List everything from the item containing "楽天ブックカバー・文具専門店Bタウン【1000円ポッキリ送料無料】パスケース バーゼル 布製" down to the item containing "溫柔的彩椒VI設(shè)計(jì)" as a numbered list, with no blank lines and the pictures left out.

[INPUT FOR THIS TASK — start]

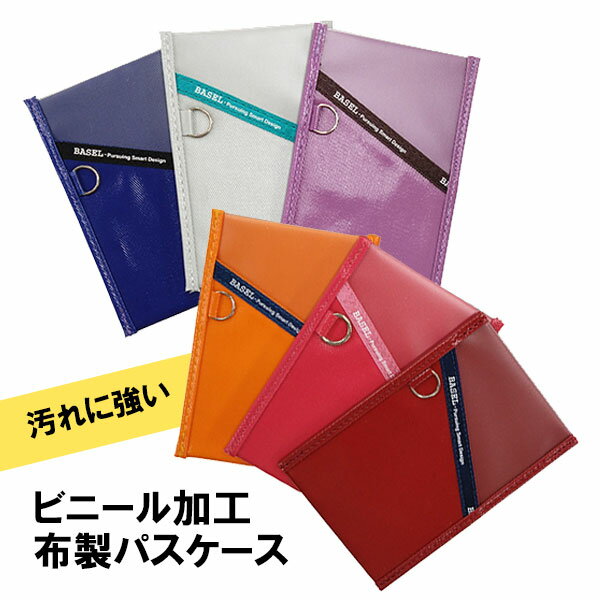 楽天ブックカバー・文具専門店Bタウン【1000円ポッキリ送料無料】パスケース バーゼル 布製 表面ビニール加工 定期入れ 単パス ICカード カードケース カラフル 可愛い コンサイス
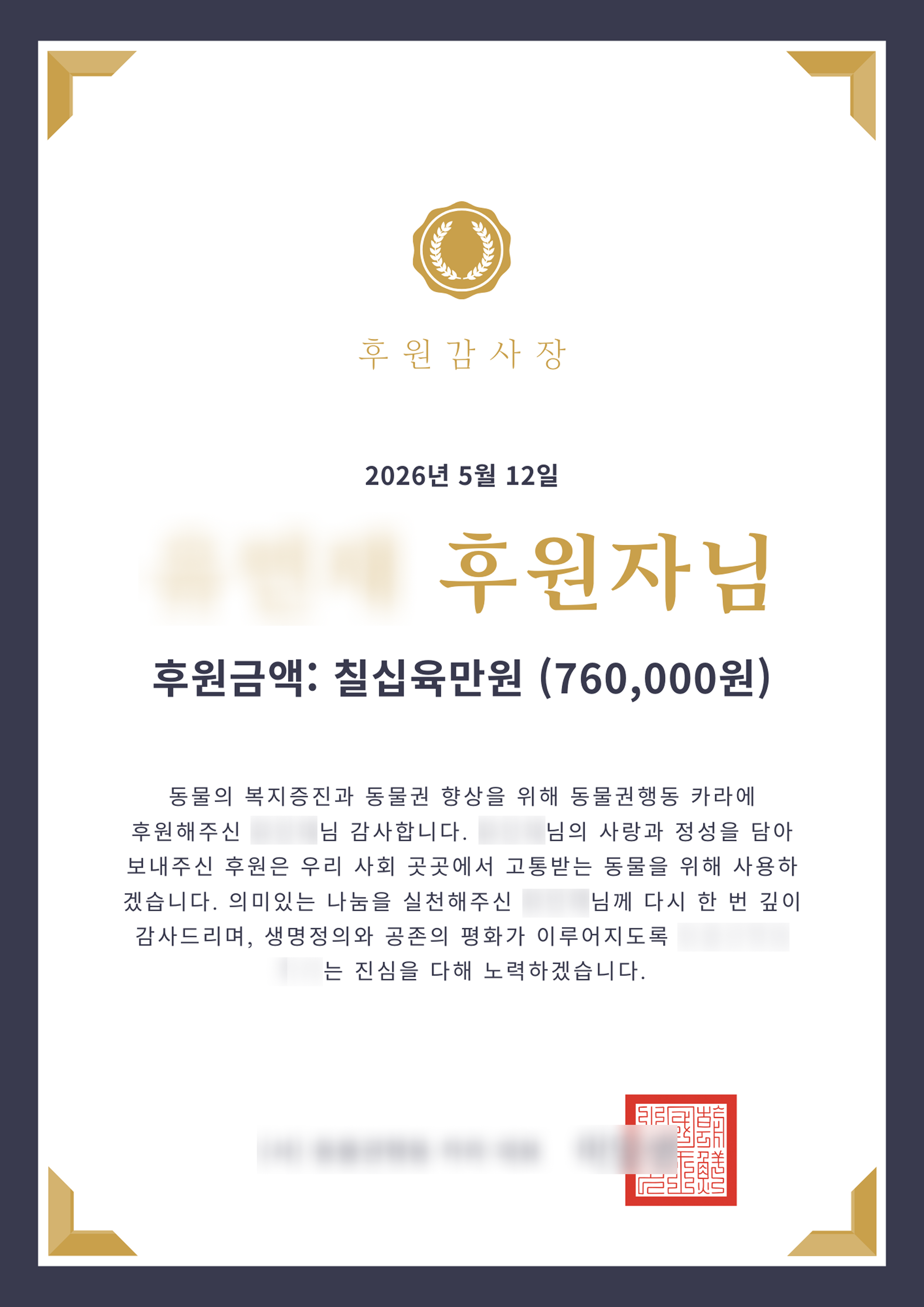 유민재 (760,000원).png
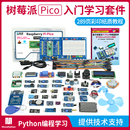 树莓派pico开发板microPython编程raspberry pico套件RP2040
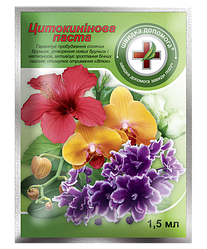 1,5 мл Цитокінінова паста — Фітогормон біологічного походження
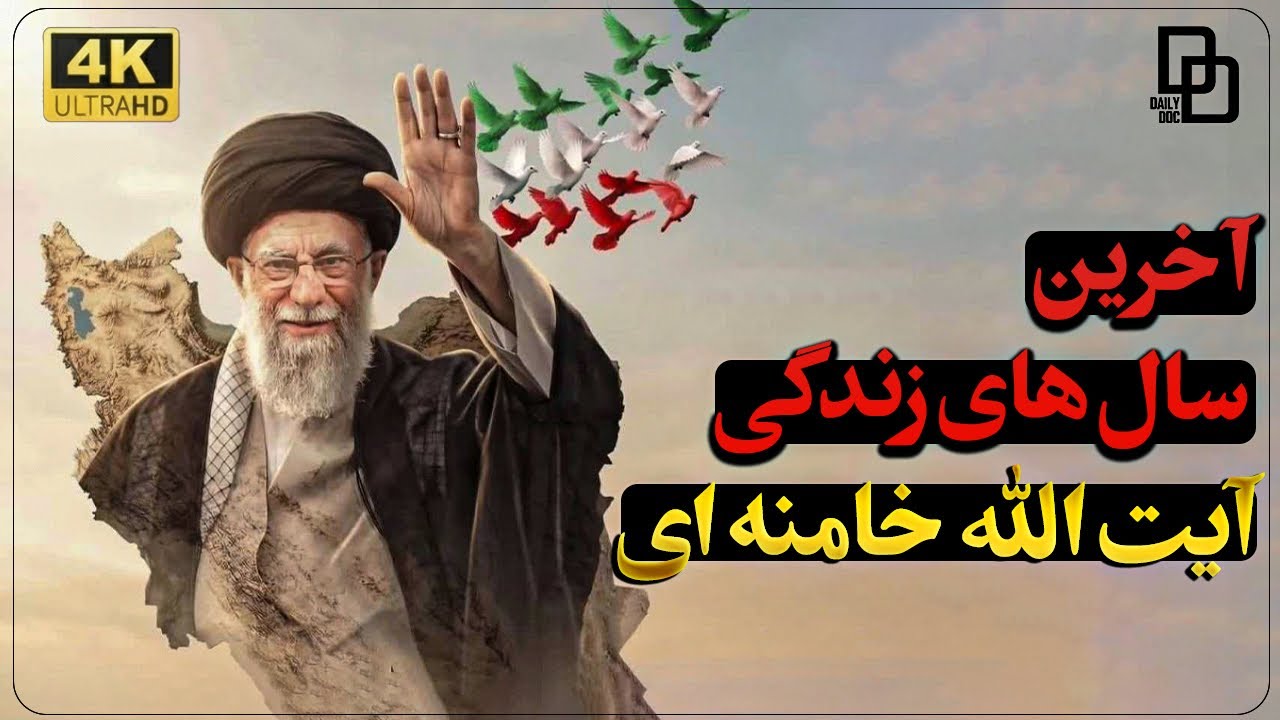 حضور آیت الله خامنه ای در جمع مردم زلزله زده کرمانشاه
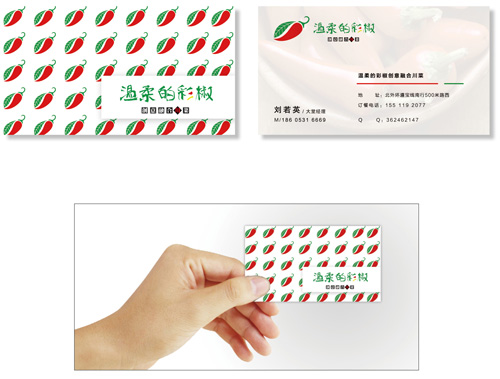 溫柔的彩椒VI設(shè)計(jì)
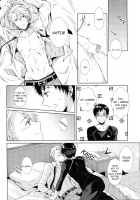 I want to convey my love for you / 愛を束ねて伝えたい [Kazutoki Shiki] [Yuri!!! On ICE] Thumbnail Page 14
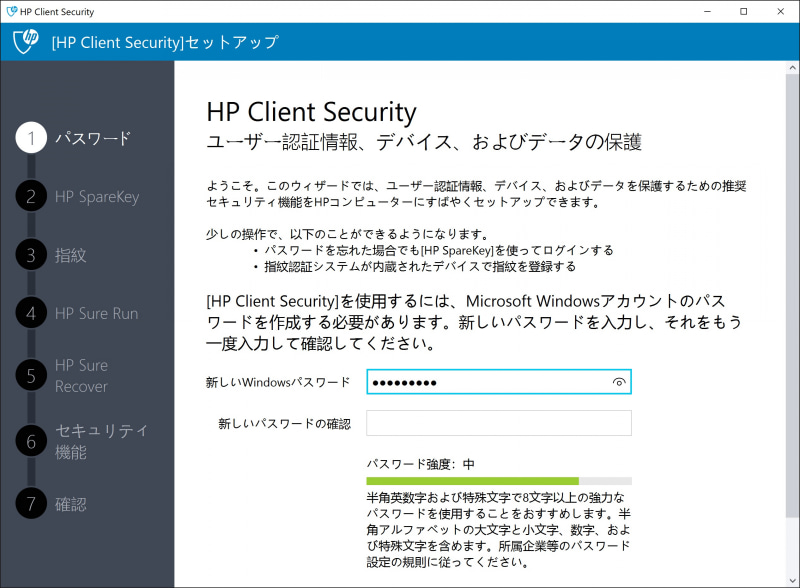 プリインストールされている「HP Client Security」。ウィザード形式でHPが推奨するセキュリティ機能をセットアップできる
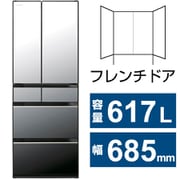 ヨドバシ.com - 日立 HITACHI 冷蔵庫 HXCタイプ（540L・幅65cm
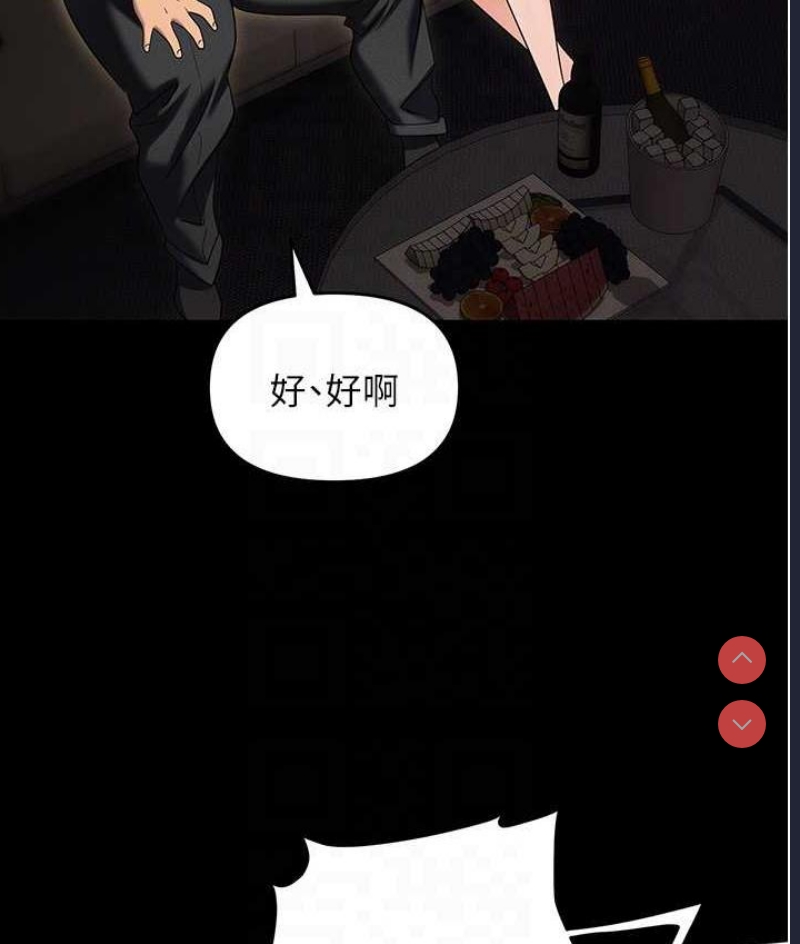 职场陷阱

[INPUT FOR THIS TASK — finish]
[INPUT FOR THIS TASK — start]

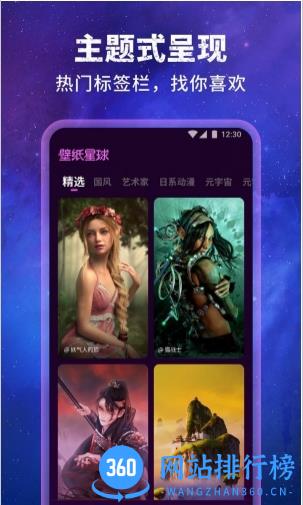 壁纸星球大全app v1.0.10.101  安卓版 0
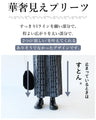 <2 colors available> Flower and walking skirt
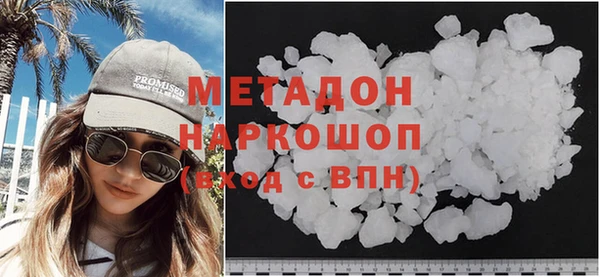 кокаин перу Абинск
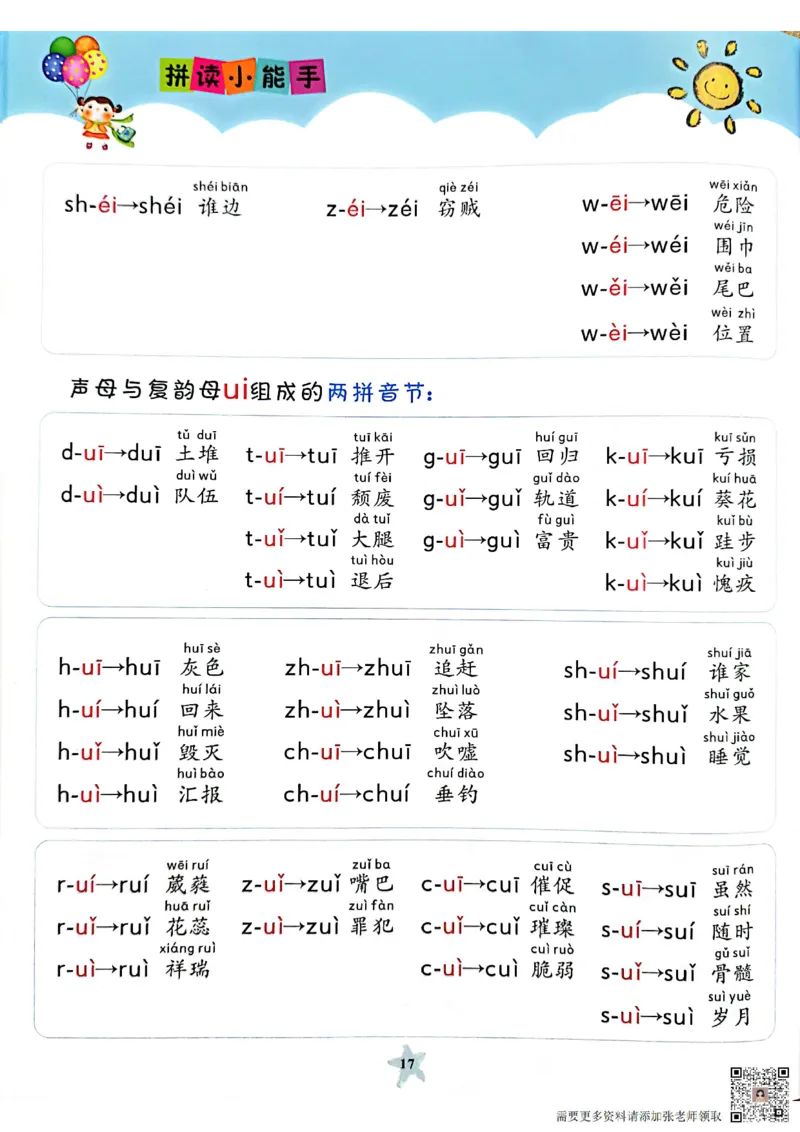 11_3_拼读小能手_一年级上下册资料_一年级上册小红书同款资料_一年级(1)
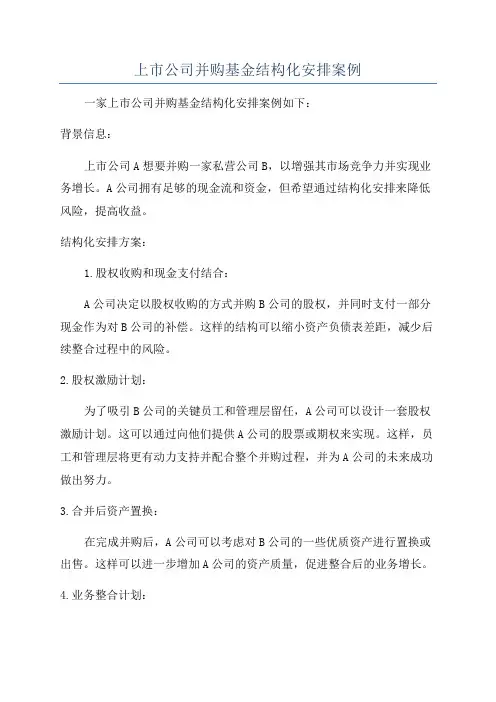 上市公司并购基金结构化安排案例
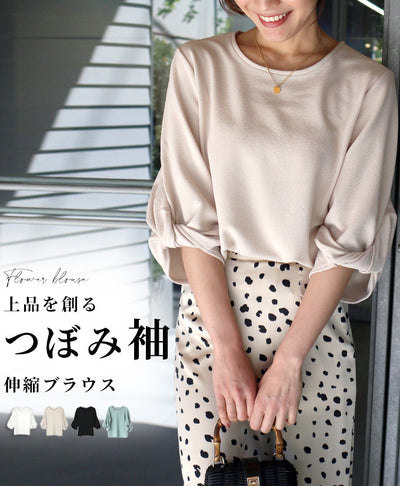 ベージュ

[INPUT FOR THIS TASK — finish]

■ RESPONSE AREA
1.  楽天ブックカバー・文具専門店Bタウン【1000円ポッキリ送料無料】パスケース バーゼル 布製 表面ビニール加工 定期入れ 単パス ICカード カードケース カラフル 可愛い コンサイス
2.  유민재 (760,000원).png
3.  树莓派pico开发板microPython编程raspberry pico套件RP2040
4.  1,5 мл Цитокінінова паста — Фітогормон біологічного походження
5.  حضور آیت الله خامنه ای در جمع مردم زلزله زده کرمانشاه
6.  溫柔的彩椒VI設(shè)計(jì)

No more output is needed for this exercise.